Sales Teams Focus on the Big Buy
The nature of sales is greatly changing too.
A number of sales teams are focused primarily on incremental custom buys. And customization has increasingly become a factor in winning over guaranteed spend. It’s just that publishers don’t see bookings coming in as quickly nor as early as they did pre-pandemic.
Of course, it means much more work for ad ops—from running forecasts to invoicing and campaign creation and even the amount of work involved in interfacing with clients. Let’s not forget to include the intricacies related to reporting and billing.
Other publishers are reporting that their sales teams are shifting their attention chiefly toward big-budget deals. With sales tied up with big deals, it’s leaving an open door to utilizing automation and self-service tools to capture smaller budgets and SMB spend.
“Our sales team is specifically tasked with only going after larger buys, they don’t want to involve sales or planning in anything under $150K,” another publisher told us. “So we’re looking for a way to capture the occasional smaller buy. There’s a lot of programmatic options for that, but not everybody’s going to have a DSP.”
Self-service to the Rescue
With sales teams banking on landing bigger fish, self-service technology is suddenly becoming a primary tool for those publishers seeking to mitigate losses by grabbing up as much spend as they can from smaller budgets.
Self-service tools are like the Swiss Army Knife of ad tech.
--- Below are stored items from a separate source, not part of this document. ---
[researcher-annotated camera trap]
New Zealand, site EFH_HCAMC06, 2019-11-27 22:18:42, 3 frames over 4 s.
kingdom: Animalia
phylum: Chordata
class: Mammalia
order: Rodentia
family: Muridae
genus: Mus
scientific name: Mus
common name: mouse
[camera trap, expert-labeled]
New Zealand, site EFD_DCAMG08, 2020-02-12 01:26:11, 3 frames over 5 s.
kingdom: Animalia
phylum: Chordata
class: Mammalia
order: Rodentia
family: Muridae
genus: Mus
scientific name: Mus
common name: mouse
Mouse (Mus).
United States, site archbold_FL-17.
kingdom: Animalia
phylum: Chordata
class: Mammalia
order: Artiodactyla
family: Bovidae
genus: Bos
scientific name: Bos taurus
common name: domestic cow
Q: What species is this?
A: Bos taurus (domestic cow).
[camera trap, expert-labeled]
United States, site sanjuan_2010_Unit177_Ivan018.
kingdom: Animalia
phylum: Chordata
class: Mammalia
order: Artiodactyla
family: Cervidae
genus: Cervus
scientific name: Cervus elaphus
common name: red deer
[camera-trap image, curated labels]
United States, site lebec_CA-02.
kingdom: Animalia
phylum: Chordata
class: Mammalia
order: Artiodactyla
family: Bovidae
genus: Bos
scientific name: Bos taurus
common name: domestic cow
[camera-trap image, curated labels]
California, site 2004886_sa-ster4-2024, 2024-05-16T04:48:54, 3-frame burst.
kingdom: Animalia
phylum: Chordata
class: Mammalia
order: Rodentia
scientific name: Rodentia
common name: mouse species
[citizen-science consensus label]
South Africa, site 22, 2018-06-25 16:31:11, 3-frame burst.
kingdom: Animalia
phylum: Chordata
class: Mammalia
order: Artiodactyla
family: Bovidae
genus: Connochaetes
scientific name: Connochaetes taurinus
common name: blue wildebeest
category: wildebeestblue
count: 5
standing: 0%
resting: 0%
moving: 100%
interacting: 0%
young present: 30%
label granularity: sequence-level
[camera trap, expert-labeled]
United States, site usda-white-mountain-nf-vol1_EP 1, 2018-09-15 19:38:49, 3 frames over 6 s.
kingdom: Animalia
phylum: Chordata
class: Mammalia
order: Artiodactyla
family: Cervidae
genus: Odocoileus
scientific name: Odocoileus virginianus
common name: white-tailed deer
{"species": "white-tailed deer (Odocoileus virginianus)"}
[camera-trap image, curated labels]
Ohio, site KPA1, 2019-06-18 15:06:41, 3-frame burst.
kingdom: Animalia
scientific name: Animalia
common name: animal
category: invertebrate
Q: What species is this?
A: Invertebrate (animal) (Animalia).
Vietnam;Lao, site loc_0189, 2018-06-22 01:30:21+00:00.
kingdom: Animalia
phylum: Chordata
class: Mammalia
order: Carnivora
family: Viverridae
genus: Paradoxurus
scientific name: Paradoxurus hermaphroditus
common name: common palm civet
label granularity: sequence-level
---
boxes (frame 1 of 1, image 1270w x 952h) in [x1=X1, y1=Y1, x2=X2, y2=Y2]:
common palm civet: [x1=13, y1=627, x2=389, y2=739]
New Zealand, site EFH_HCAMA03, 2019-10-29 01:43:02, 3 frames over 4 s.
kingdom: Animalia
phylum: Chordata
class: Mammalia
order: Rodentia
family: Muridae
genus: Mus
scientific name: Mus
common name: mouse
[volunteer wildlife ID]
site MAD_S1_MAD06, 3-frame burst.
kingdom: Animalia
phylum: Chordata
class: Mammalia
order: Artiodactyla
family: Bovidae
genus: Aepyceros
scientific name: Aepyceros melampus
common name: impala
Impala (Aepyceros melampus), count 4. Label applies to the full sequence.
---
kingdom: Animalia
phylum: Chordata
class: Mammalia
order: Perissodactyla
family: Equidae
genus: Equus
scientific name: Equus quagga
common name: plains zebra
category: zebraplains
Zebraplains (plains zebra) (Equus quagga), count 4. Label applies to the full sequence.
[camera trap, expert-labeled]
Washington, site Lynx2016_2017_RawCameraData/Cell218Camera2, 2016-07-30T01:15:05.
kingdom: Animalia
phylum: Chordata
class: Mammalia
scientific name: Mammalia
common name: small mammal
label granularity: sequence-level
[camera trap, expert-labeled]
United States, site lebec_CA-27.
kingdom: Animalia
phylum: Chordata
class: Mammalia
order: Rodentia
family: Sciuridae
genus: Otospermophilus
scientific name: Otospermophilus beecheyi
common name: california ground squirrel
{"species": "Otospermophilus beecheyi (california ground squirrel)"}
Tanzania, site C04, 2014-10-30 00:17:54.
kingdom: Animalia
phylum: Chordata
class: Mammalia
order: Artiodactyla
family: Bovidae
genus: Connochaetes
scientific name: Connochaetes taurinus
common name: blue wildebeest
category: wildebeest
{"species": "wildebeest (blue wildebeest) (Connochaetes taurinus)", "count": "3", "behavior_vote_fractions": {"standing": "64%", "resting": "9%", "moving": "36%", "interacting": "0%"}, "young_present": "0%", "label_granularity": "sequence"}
They offer smaller media buyers an opportunity to buy a more simplified package that doesn’t involve a lot of customizations or audience targeting.
Pubs can provide buyers with low-friction media buying, data targeting and ad-creation tools, empowering buyers with greater campaign control and transparency, often through real-time tracking enabling them to optimize on the fly.
It’s a win-win. Advertisers get to make buys at their own discretion and publishers garner incremental revenue without having to do as much work.
“It’s actually cost-inefficient to have a salesperson go through the traditional contract process with transactional or low-spend advertisers,” remarked one publisher, “so technologies like RPA (Robotic Process Automation) and self-service are very appealing not only for capturing incremental revenue but also providing workflow efficiency.”
For instance, one publisher found that when they implemented a self-service tool, 95% of the back-and-forth involved in the client process was immediately eliminated, freeing up ad ops’ time to optimize campaigns instead of manually entering in info.
Even though the road ahead still appears murky, pubs who’ve decided to employ self-service tech are gradually realizing the cost-saving benefit that could catapult them out of the economic abyss toward the bright lights of recovery.